I've followed baseball for a long time, nearly all of my life. My father was a Cubs fan. When I was very young, probably 6 or maybe 7, he took the family to Chicago for a weekend. One of the events he had planned for us was to see a Cubs game at Wrigley Field. The day of the game, a tremendous line of thunderstorms swept through Chicago and the game was rained out, so instead of going to Wrigley, we ended up sitting in our hotel room. This would have been around 1970 or thereabouts; the Cubs of that era were a good team, with Hall of Famers like Ferguson Jenkins, Billy Williams, and Ron Santo on the roster. I remember Dan being very disappointed about the rainout, especially as the storms broke later that afternoon.

Later on the 1970s, one of the local television stations in Green Bay would broadcast Cubs games on Sunday afternoons during the summer. It was appointment television for my Dad, who would faithfully watch the Bill Madlock-era Cubs get their butts handed to them. Sometimes I would watch the game with him, but most of the time I'd find other things to do. Dad would still watch the games.

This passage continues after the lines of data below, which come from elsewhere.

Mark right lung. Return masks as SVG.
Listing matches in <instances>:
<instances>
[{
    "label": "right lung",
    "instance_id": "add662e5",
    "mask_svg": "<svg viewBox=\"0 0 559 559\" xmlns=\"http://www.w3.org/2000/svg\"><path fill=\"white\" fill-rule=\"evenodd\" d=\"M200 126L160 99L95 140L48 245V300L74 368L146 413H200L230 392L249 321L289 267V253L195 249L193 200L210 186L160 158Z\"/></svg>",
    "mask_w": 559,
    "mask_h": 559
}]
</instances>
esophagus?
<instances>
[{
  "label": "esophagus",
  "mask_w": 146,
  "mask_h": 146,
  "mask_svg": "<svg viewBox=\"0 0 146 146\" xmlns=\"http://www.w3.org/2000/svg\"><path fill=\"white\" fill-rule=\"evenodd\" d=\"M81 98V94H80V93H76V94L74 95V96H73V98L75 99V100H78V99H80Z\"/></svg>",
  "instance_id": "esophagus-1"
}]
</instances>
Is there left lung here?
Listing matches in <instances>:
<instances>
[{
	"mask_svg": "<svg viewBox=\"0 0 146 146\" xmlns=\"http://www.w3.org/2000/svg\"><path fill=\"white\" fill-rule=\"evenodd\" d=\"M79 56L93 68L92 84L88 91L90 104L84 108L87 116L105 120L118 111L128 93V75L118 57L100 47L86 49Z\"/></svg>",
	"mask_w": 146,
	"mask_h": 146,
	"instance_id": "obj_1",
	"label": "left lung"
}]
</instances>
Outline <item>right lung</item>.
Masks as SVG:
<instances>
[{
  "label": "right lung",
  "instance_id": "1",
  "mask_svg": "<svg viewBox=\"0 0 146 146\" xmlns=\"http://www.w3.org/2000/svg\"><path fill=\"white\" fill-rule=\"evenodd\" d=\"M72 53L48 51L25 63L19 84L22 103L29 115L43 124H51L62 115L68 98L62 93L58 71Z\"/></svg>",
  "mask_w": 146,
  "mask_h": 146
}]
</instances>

In the late 1970s, we got cable television. The games weren't ubiquitous on television then; even when you had ESPN, it was more likely to have Australian Rules football on. But we did have WGN and so we watched the Cubs. You'd get occasional excitement, especially on a day when Dave Kingman was playing and the wind was out of the southwest, but for the most part those Cubs teams weren't very good, either.

By the late 1980s, I had moved to Chicago and the Cubs were up and down, but mostly down. Getting a ticket to Wrigley was now fairly difficult, but I did go maybe a dozen times over the course of the five years I lived there. My dad passed away in 1990, a year that the Cubs were 77-85, a quintessential Cubs season. As it happened, that team had three Hall of Famers on the roster as well -- Andre Dawson, Ryne Sandberg, and Greg Maddux. But they also had Marvell Wynne and Doug Dascenzo. It wasn't enough. It never was.

Cubs Win! A sight seldom seen in many seasons
My dad, like a lot of Cubs fans, was loyal but fatalistic about his allegiance. The Cubs always seemed to be at least a player or two short of really getting there. There were magical seasons along the way, but they never could get it done. Now, in 2016, we see a fully operational juggernaut dressed in bright blue caps with the simple red C. The uniforms say Chicago across the front, but the men wearing them don't look like Larry Biittner or Mike Bielecki. I don't know if the Cubs are going to finally break through, after over 100 years, but I do wish my dad could have seen this team. The Cubs attract a lot of bandwagon fans, but the one Cubs fan I loved wasn't one of them. And as this season progresses, I'm thinking about him.

1 comment:

Bike Bubba said...

Holding my breath.....and remembering fun afternoons watching "King Kong", Rick Reuschel, and Bobby Mercer, among others.